◆ STATED PROBLEM 1
Reproduce the entries word for word between the line containing "Is (34,88) visible" and the end of the entries, inclusive.

◆ DOCUMENT TEXT
/---

March 14, 2017

2017-18 SORC Islands in the Stream Series Report

2017-18 SORC Islands in the Stream Series Winner White Rhino, Todd Stuart

The 2017-18 SORC Islands in the Stream Series wrapped up in Havana, Cuba on February 16, concluding four action-packed months of Gulfstream crossings, hard racing, island hopping, tropical weather, and crystal clear waters. The series began in 2015 as a way to tie several South Florida winter-season races together to produce one series winner, irrespective of the class sailed, fostering some competition and camaraderie along the way. This season’s series provided plenty of both.

Todd Stuart’s Swan 56 White Rhino jumped to the top of the scoreboard right away, by winning November’s Nassau Cup Race, hosted by Storm Trysail Club, Coral Reef YC and Nassau YC. White Rhino corrected out just two minutes ahead of Michael D’Amelio’s line honors winning J/V 52 Denali in the IRC class. Past Nassau Cup Winner Russell Dunn’s Beneteau 36.7 Rim Shot was third, and STC member Stuart Hebb’s Aerodyne 38 Thin Ice was fourth in the IRC class. STC member Jim Bill’s Farr 395 Senara, co-owned with Eamonn deLisser and Horst Baier, shared the top of the series scoring by winning the PHRF fleet over fellow STC member Christian Schaumloffel’s Hobie 33 Myrage.

\---

◆ DATA TO PROCESS
/---

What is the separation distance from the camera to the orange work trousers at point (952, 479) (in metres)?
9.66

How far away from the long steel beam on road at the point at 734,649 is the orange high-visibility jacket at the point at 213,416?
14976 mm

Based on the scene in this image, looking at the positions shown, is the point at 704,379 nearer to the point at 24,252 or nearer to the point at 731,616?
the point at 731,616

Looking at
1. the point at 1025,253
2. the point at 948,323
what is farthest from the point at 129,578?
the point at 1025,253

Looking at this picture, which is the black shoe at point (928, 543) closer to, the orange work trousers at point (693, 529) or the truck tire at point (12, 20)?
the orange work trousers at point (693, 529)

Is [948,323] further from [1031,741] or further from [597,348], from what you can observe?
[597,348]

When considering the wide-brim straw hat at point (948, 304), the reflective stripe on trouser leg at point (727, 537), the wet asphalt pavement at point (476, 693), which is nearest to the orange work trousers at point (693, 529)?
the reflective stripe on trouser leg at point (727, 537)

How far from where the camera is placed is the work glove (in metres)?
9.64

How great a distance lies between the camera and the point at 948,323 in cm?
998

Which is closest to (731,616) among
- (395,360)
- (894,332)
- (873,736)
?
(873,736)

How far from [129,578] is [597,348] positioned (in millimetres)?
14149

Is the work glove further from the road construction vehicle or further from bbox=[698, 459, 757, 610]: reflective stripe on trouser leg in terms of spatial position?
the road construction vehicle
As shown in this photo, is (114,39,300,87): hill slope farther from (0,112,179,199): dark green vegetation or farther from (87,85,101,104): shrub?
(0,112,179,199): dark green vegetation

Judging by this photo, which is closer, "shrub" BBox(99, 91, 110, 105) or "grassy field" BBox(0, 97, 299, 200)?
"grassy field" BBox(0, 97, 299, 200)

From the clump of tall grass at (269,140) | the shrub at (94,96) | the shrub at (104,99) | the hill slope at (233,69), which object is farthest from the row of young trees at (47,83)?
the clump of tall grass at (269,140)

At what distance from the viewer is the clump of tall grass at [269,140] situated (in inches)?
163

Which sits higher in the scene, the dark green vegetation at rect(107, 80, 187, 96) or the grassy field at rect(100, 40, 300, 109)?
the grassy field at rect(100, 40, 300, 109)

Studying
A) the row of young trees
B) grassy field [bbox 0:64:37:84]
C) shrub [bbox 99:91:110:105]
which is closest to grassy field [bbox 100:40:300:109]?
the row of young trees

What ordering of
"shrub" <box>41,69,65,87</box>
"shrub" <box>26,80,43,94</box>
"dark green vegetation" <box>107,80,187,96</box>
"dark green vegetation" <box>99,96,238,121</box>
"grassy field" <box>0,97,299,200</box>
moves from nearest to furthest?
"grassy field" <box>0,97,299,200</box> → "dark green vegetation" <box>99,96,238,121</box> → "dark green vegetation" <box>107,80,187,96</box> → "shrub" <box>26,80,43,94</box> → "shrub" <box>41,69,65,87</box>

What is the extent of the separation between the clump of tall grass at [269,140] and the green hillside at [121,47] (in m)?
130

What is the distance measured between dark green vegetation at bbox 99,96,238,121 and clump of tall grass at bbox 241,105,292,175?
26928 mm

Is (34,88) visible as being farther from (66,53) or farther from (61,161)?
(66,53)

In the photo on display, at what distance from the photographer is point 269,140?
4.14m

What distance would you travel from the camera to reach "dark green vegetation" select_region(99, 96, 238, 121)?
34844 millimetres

\---

◆ STATED PROBLEM 2
Give the passage of the series report between "The 2017-18 SORC" and "plenty of both.", inclusive, swapping "Havana" for "Key West".

◆ FULL RESPONSE 1
Is (34,88) visible as being farther from (66,53) or farther from (61,161)?
(66,53)

In the photo on display, at what distance from the photographer is point 269,140?
4.14m

What distance would you travel from the camera to reach "dark green vegetation" select_region(99, 96, 238, 121)?
34844 millimetres

◆ FULL RESPONSE 2
The 2017-18 SORC Islands in the Stream Series wrapped up in Key West, Cuba on February 16, concluding four action-packed months of Gulfstream crossings, hard racing, island hopping, tropical weather, and crystal clear waters. The series began in 2015 as a way to tie several South Florida winter-season races together to produce one series winner, irrespective of the class sailed, fostering some competition and camaraderie along the way. This season’s series provided plenty of both.